第388話「使節の手帳」
ドラグナール帝国の外交官であるルシアンは、レグナスの地方宿場町にある一室で、本国向けの暗号報告書を執筆していた。
彼の目の前には、この一週間で観察したレグナス国内の、何の変哲もない日常の風景がメモされていた。
「道路の舗装状況、極めて良好。商人の表情、極めて平穏。軍隊の移動、確認されず」
ルシアンはペンを止め、眉間を揉みほぐした。
報告書に書ける内容はこれだけだった。普通であれば、大国の外交官が調査すれば、宮廷の汚職や、地方領主の不満、軍の予算不足といった「国の弱み」がいくらでも見つかるはずだった。しかし、レグナスにはそれがない。
すべてが、あまりにも「普通」の基準の中に収まりすぎているのだ。
宿場町の物価は一リルも狂わず安定し、役人たちは賄賂を要求することもなく淡々と書類を処理する。この非の打ち所のない平穏さこそが、ルシアンにとっては最大の異常だった。

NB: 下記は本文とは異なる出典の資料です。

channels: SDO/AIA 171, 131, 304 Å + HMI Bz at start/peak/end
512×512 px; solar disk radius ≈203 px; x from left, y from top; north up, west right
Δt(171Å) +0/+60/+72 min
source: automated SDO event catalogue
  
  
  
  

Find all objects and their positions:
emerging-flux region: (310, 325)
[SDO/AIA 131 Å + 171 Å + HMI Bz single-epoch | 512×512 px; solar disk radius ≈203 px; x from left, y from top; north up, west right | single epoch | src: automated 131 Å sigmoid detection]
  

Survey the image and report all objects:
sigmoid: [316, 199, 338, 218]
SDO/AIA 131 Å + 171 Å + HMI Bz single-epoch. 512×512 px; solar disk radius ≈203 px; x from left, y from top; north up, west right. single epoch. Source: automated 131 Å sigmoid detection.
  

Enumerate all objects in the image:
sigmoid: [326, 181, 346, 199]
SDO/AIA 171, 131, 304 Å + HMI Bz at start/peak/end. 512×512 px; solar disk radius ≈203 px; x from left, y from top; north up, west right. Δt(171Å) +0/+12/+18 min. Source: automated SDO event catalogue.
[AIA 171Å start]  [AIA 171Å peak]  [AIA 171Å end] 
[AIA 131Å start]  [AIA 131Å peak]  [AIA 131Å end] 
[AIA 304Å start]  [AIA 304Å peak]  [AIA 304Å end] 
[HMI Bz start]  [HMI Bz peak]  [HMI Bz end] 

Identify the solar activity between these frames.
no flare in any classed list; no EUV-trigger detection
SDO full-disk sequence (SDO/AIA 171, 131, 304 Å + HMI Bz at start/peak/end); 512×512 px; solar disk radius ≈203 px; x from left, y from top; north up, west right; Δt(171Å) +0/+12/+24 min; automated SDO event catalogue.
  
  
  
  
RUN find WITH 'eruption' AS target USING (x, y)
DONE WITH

国家というものは、本来もっと雑多で、歪みがあり、愚行を繰り返す生き物のはずだ。
それが、まるで誰か一人の完璧な意志によって、毎日綺麗に掃除されているかのように、淀みなく回っている。ルシアンには、自分の歩いている街道も、泊まっているこの部屋も、すべてが巨大な鳥籠の中に配置された模型のように思えてならなかった。
「この国を調べていると、自分が狂いそうになる」
ルシアンは手帳を閉じた。
牙を見せないレグナスという存在が、四大国という怪物を、ただの日常の数字だけで静かに縛り付けていた。